Dive Brief:
- Recent changes Google has made to YouTube in order to establish a stronger net of brand safety are impacting the livelihood of the site's content creators. Some of them are now losing as much as 80% of their monthly revenue, Bloomberg found in a report speaking with a dozen YouTube partners and creators.
- Bloomberg interviewed one video maker, Joe Taylor, whose channel JoeGo101 has seen earnings fall from $6,000 per month to around $1,000 per month. YouTube has yanked advertisements from hundreds of thousands of videos in a push to demonetize potentially offensive material, but many users feel that their videos are unfairly or arbitrarily targeted by the site's algorithm. The company is planning to hire 10,000 new employees to manually review content going forward.
- The bottom line is that this extreme hit to YouTube revenue might steer some creators to peel back or abandon producing videos for the platform or otherwise migrate to rivals like Amazon's popular streaming service Twitch, according to Bloomberg.
Dive Insight:
The major advertiser boycotts over brand safety on YouTube that occurred in the spring ended up having little impact on the site's revenue. Most businesses quickly returned to the platform, and will likely do so again following what's now a second major spending freeze over inappropriate children's content. What might hurt YouTube, in the long run, is a mass migration of the talent that made it a destination for audiences and advertisers to begin with, as evidenced by the Bloomberg report.
YouTube must manage a tough balancing act, as it needs brands to be assured that their ads are appearing alongside controversy-free videos but also must retain creators who produce original and fresh content people actually want to watch. These issues are unlikely to let up any time in the near future as the ad world continues to reckon with a non-transparent digital media landscape. Seventy-two percent of marketing chiefs now feel pressure from their bosses to secure brand trust, according to a CMO Council report released in September.

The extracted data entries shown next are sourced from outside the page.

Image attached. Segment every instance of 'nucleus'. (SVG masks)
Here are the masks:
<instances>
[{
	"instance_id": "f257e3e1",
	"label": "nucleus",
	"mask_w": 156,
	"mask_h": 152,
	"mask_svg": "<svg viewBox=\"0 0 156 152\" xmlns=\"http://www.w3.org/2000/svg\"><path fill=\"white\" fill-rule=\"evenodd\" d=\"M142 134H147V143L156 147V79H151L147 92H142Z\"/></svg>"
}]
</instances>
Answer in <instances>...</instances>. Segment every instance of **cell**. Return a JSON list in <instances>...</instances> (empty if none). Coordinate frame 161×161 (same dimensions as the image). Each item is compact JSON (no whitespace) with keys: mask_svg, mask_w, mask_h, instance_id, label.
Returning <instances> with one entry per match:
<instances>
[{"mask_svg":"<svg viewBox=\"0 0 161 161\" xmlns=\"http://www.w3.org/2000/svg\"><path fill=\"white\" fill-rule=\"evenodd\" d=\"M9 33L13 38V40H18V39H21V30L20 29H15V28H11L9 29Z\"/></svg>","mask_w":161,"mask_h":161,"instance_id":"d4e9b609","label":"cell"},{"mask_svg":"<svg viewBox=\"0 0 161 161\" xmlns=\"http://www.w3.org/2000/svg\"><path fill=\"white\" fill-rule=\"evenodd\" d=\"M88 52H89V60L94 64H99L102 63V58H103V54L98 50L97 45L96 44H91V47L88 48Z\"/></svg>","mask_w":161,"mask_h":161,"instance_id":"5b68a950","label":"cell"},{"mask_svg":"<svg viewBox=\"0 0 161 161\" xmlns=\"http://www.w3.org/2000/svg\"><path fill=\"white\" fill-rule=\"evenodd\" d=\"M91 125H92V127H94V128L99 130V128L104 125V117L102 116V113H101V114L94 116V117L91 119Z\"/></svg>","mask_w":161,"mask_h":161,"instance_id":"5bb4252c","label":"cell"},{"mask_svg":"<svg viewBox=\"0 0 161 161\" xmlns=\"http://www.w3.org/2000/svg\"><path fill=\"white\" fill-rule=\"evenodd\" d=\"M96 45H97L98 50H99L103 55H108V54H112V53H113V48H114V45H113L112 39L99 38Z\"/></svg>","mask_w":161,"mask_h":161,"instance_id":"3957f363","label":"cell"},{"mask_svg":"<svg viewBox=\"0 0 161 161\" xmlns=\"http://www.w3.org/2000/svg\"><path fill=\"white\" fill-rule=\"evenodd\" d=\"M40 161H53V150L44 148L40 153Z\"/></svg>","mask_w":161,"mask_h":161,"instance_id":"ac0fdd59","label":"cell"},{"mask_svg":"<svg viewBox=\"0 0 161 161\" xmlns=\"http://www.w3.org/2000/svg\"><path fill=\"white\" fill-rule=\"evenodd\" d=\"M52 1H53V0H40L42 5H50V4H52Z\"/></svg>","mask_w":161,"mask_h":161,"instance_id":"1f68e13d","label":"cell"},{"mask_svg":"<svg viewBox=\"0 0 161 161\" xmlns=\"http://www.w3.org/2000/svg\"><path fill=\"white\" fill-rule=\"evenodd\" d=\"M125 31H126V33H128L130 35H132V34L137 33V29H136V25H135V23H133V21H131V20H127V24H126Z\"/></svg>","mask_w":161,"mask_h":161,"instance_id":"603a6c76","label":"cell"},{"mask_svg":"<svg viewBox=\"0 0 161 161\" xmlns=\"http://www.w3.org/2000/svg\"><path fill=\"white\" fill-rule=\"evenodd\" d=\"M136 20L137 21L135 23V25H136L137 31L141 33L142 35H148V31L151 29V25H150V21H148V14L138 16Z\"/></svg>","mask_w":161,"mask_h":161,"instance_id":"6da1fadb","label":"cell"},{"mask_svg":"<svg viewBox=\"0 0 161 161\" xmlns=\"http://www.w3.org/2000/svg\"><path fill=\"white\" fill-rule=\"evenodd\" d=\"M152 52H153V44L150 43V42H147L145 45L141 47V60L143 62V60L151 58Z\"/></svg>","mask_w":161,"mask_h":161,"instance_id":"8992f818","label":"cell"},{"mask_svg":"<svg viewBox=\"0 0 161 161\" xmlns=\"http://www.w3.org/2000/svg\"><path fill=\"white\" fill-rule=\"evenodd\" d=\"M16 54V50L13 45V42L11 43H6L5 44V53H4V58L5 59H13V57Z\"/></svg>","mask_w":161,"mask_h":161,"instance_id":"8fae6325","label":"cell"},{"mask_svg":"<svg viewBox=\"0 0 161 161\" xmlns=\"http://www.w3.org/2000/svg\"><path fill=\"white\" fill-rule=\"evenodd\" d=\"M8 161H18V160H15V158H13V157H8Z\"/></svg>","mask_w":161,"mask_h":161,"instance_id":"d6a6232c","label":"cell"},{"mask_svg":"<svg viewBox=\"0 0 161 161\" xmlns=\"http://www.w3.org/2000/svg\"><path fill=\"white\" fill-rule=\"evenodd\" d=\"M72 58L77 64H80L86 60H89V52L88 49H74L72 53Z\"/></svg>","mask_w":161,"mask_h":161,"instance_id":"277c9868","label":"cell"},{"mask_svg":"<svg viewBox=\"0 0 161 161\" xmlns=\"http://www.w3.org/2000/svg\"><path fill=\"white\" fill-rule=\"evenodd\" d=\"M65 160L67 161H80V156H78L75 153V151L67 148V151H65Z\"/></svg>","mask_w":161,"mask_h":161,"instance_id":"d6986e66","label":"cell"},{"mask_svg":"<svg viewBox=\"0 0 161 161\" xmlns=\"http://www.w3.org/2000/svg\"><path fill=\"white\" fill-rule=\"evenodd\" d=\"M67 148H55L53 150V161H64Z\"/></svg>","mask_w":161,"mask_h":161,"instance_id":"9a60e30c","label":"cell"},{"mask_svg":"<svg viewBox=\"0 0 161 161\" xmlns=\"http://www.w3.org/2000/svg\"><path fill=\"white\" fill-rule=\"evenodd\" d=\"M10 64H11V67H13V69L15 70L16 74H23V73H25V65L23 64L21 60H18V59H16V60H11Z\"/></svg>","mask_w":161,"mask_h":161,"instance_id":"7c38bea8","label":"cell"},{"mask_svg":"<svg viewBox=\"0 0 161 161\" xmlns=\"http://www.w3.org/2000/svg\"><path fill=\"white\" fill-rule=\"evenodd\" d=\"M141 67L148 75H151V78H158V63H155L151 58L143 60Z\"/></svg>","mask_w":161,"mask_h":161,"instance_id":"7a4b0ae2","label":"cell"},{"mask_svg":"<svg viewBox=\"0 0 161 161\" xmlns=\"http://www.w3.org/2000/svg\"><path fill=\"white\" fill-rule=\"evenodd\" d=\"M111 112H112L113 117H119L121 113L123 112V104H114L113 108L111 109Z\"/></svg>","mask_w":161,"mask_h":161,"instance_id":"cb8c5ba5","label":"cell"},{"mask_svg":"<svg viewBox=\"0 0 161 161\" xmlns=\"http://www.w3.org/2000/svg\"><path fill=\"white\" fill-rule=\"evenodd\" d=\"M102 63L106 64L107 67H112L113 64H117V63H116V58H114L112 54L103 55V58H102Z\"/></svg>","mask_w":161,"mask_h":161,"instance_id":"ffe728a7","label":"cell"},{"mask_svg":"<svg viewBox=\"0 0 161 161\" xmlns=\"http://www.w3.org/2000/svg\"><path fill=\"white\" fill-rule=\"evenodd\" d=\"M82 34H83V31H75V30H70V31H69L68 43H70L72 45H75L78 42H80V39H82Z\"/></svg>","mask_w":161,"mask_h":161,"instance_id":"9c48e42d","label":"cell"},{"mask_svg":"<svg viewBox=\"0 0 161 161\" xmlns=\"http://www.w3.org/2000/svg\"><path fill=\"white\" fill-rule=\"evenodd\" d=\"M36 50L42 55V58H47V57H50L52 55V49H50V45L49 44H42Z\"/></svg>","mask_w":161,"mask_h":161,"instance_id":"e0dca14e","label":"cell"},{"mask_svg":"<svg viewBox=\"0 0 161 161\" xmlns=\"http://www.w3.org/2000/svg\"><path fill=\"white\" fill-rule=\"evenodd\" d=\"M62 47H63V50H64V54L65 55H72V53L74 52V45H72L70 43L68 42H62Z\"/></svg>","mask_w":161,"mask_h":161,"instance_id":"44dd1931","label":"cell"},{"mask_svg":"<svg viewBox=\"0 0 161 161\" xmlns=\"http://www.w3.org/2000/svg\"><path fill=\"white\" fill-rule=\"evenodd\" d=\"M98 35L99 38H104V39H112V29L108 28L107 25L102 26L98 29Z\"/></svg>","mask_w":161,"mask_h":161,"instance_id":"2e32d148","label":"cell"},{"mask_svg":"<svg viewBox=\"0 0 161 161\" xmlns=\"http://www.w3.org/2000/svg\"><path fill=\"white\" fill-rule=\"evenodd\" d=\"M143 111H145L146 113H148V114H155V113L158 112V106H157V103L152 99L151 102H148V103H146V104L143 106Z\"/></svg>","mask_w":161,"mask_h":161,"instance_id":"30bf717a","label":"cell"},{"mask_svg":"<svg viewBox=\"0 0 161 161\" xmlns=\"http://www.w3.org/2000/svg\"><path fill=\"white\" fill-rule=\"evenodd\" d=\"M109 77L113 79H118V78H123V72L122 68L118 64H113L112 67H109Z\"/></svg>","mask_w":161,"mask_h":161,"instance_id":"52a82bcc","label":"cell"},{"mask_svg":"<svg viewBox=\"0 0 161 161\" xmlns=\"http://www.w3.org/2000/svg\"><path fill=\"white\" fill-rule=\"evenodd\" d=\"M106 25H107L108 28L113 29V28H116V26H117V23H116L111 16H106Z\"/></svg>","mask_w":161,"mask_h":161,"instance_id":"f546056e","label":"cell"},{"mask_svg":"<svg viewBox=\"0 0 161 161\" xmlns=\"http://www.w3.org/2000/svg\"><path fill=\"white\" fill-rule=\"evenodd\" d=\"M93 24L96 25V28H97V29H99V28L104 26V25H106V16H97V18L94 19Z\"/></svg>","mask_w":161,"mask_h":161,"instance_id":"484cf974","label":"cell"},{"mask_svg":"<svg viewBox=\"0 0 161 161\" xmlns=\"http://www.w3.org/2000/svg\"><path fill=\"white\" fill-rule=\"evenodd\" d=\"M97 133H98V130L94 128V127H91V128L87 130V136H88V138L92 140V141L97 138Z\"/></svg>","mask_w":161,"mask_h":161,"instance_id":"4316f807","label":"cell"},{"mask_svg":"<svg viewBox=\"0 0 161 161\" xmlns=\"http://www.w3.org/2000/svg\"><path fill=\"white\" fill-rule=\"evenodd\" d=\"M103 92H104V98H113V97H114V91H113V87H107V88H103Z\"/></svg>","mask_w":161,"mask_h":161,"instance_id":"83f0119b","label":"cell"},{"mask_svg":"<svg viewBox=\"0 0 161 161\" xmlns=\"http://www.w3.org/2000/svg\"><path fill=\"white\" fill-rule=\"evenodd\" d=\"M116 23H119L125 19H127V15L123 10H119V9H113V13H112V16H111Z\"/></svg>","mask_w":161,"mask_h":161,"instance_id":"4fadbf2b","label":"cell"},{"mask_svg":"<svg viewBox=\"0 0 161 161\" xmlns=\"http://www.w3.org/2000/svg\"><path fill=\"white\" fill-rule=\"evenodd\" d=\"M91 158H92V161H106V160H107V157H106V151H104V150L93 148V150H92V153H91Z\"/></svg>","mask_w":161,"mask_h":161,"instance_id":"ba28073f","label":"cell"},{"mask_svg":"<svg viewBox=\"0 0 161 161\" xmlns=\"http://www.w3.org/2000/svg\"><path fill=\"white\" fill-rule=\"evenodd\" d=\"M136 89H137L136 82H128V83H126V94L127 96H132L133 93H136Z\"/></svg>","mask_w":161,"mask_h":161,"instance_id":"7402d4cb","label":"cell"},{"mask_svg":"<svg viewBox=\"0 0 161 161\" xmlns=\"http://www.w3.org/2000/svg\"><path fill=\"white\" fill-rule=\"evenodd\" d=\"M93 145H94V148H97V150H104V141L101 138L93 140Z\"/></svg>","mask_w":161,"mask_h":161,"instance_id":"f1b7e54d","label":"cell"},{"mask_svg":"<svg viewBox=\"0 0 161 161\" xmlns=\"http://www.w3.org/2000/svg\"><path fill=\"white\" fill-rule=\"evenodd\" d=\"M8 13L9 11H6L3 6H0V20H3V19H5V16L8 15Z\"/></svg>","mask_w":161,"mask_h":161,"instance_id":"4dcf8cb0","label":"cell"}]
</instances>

The X-factor to watch here will be Amazon's Twitch streaming service, which has, to date, largely been focused on video games but could expand to encompass a variety of content more brands would find appealing. Google certainly appears to be eyeing Amazon more carefully as a digital advertising competitor. The company last week pulled YouTube from Amazon Echo Show and Fire TV devices, citing a terms of services violation. The move was seen as escalating the rivalry between the two technology giants, with consumers losing out.